Branding Public Health

December 8, 2014

In the opening episode of “Mad Men,” advertising executive Donald Draper pitches a new campaign to a client, Lucky Strike cigarettes, that ditches any pretense of health benefits in favor of an emotional appeal, telling them, “Advertising is based on one thing: happiness.”

In a December 1 talk sponsored by the Lerner Center for Public Health Promotion at the Mailman School of Public Health, W. Douglas Evans, a professor at George Washington University, argued that it’s high time public health channeled its inner Draper to sell the world on health.

“We operate in a marketplace in public health, like it or not,“ Evans explained. Anti-obesity campaigns compete against billion-dollar budgets pushing soda and fries. Vaccination campaigns square off against anti-vax skeptics intent on equal time.

Public health may have science on its side but the facts don’t matter if nobody acts on them. According to Evans, few public health campaigns have sufficiently marshaled the powers of persuasion. “One of the big problems we face in public health is that a lot of our interventions are hard, boring, and not really a lot of fun,” he said. “We’re just not that good at it.”

A spiffy logo and a slogan aren’t enough, Evans explained. A brand is something bigger: a persona  your target audience can identify with and aspire to, like how Nike is synonymous with world-class athletes such as Michael Jordan. 

Selling a brand means selling a behavior. While Nike sells apparel by getting people to invest in an athletic lifestyle, tobacco companies imbue smoking with attributes from sex appeal to rugged individualism. “They’ve been able to position the act of smoking—not just the cigarette, but the act of smoking—in our consciousness,” said Evans. “If they can do it, why can’t we?”

Evans offered several instances where public health has already used branding to great effect. Take breast cancer. In less than a generation, he said, it’s gone from taboo subject to mainstream topic, thanks in part to the pink ribbon campaign.
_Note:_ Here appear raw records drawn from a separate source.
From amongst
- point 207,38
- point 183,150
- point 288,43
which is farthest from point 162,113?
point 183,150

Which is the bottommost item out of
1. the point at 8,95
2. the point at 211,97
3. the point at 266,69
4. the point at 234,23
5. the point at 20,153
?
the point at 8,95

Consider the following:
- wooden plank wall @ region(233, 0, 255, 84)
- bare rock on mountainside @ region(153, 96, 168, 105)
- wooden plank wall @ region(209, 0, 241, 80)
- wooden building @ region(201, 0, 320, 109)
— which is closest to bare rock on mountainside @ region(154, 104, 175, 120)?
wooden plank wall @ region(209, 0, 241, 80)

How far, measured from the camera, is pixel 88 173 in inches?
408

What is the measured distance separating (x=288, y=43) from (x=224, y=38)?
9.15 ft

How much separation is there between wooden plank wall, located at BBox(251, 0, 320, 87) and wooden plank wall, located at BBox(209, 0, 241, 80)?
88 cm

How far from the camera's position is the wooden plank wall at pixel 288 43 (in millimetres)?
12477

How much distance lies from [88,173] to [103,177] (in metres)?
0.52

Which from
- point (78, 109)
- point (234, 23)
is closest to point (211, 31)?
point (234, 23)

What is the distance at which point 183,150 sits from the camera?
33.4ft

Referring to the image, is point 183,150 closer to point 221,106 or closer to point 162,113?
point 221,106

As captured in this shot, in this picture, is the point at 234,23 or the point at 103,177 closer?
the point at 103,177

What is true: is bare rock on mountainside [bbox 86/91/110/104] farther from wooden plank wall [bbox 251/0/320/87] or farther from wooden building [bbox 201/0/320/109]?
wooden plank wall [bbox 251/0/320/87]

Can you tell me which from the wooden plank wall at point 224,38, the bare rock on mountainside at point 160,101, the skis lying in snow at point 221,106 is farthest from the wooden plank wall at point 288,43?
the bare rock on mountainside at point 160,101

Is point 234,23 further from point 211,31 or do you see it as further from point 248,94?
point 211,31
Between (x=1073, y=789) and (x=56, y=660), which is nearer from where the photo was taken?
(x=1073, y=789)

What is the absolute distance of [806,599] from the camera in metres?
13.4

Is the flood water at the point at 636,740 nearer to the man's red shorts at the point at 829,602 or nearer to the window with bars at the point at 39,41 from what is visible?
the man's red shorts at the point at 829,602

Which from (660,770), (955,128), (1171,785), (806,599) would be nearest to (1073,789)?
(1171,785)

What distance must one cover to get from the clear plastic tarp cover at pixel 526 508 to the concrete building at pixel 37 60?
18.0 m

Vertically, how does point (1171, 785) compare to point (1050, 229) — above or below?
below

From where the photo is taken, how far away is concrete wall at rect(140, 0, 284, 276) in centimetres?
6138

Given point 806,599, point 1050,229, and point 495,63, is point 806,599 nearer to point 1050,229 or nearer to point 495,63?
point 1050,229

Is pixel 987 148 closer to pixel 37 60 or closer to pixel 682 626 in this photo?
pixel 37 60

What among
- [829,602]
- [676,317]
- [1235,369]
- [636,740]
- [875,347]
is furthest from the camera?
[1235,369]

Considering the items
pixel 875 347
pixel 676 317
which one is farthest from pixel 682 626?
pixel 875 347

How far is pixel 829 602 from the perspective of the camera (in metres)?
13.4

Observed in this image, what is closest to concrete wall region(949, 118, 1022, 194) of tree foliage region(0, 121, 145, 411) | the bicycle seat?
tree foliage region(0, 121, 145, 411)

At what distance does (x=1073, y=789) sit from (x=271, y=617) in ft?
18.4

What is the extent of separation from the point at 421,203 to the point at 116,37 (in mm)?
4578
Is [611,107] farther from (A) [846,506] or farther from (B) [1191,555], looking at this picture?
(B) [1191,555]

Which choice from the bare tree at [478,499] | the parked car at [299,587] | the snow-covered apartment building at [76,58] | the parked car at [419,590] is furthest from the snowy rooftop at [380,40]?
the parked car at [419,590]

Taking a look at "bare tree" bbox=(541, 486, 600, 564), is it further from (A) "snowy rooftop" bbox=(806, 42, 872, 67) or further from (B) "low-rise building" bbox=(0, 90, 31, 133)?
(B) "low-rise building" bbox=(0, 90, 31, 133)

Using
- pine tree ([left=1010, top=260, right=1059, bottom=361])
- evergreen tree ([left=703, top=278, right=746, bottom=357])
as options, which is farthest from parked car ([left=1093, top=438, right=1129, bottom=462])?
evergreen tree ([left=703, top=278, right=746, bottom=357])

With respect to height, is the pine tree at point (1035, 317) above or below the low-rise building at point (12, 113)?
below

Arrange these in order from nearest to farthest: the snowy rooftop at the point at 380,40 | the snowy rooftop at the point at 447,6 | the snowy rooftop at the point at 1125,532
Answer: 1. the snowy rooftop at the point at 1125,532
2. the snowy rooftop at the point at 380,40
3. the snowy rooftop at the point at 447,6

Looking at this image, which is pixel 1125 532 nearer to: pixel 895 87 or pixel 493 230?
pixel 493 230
One of the best case studies of public health branding, according to Evans, is the “Truth” campaign to stop teen smoking. Earlier efforts that adopted a preachy tone (“Tobacco Is Whacko,” “Think, Don’t Smoke”) backfired, making smoking a forbidden fruit. Truth took a different approach by offering teens a more enticing brand: empowerment and rebellion.

The campaign outflanked Big Tobacco by painting them as controlling parents. “Truth made the tobacco industry into ‘The Man,’” said Evans. “The idea was to beat the competition at their own game.”

Sure enough, it was a huge success. Subsequent analysis found that 22 percent of the overall drop in smoking rates in young people could be attributed to the campaign, accounting for 300,000 youth who didn’t take up smoking between 1997 and 2002. A paper by Evans identified branding as the mechanism behind the behavior change.
 
Smaller scale interventions have made branding work too. Text4Baby, a program featured in an episode of MTV’s “16 and Pregnant,” uses cell phones to share health tips with Medicaid-eligible women who are pregnant or mothers of  young children.  A randomized trial found evidence that it changed attitudes and beliefs on issues like alcohol use during pregnancy.

Despite these highlights, some in the audience were discomforted by the use of commercial language in the context of public health. Ronald Bayer, professor of Sociomedical Sciences, said, “What we give is not a product, and our community is not consumers.”

Evans countered that the techniques of branding don’t fundamentally change public health into a for-profit business. The bottom line? “We can learn from what people do in the commercial sector… and make our programs better."